start Supplied information

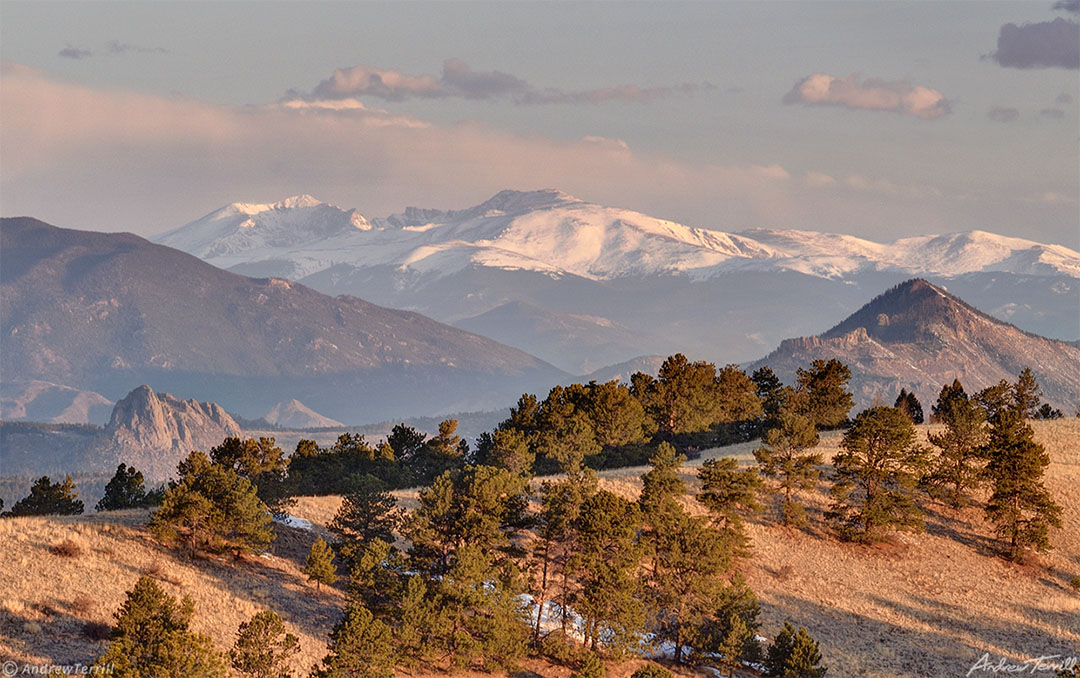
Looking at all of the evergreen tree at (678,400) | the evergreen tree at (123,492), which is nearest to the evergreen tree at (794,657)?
the evergreen tree at (123,492)

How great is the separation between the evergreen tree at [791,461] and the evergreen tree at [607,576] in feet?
101

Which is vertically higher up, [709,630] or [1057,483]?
[1057,483]

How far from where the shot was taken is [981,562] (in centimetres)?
10819

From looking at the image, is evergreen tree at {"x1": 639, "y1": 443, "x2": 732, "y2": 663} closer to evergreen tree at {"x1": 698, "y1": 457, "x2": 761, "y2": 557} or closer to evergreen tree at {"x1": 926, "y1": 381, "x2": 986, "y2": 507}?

end Supplied information

# [Work to be completed]
Retype every one of the lines above word for word, leaving out the pictures.

# [Exercise solution]
Looking at all of the evergreen tree at (678,400) | the evergreen tree at (123,492), which is nearest to the evergreen tree at (794,657)?
the evergreen tree at (123,492)

How great is the separation between the evergreen tree at [791,461] and the evergreen tree at [607,576] in feet?
101

Which is vertically higher up, [709,630] or [1057,483]?
[1057,483]

How far from where the shot was taken is [981,562] (in centimetres)?
10819

From looking at the image, is evergreen tree at {"x1": 639, "y1": 443, "x2": 732, "y2": 663} closer to evergreen tree at {"x1": 698, "y1": 457, "x2": 761, "y2": 557} or closer to evergreen tree at {"x1": 926, "y1": 381, "x2": 986, "y2": 507}?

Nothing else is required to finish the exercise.